Ces attitudes étant diverses, voire contradictoires, on comprend cette remarque de S. Moscovici : « On admet que ce qui est attribué à la nature est une somme de projections, d'émotions, de situations internes à la société et à l'homme, plutôt qu'une représentation exacte de celle-ci » La Société Contre Nature.

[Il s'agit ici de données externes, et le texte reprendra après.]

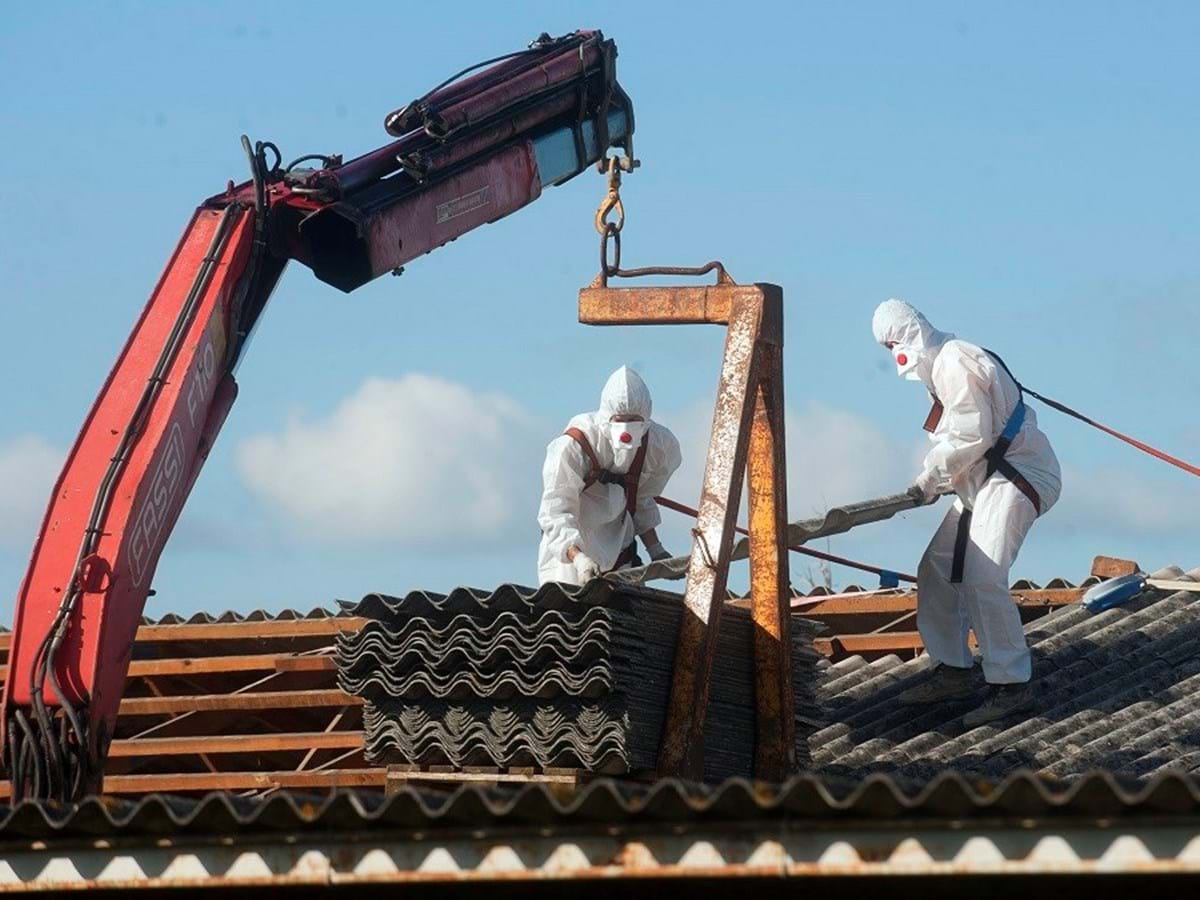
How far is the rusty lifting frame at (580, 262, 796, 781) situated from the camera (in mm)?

« L’invention par les Européens, il y a quelques siècles, de ce qu’on appelle « nature » sont un coup de force qui a mis les humains à distance du monde dans lequel ils étaient intégrés jusqu’au Moyen Âge ». « Le concept de nature est bien sûr plus ancien (il remonte aux Grecs). Mais ce concept ne prend véritablement sa forme définitive qu’à partir de la révolution scientifique. Ce qui est caractéristique du XVIIème siècle, c’est que tout d’un coup, la nature devient un objet d’enquête et une ressource pour les humains. »
« Je n’ai cessé de le montrer au fil des trente dernières années : la nature, cela n’existe pas. La nature est un concept, une abstraction. C’est une façon d’établir une distance entre les humains et les non- humains « La nature est une construction qui permet de donner une saillance à tout ce à quoi le concept est opposé. On va donc parler de la nature et de la société, de la nature et de l’homme, de la nature et de l’art…une sorte de boîte vide qui permet de donner une saillance à tous les concepts auxquels on va l’opposer. Moi, je m’en sers pour signifier la distance qui s’est établie entre les humains et les non-humains ». La question de « la nature » ne s'est « guère posée pour de nombreuses cultures. C'est là un fétiche qui nous les Occidentaux] est propre » « sans doute la nature n'existe-t-elle pas pour bien des peuples comme un domaine ontologique autonome »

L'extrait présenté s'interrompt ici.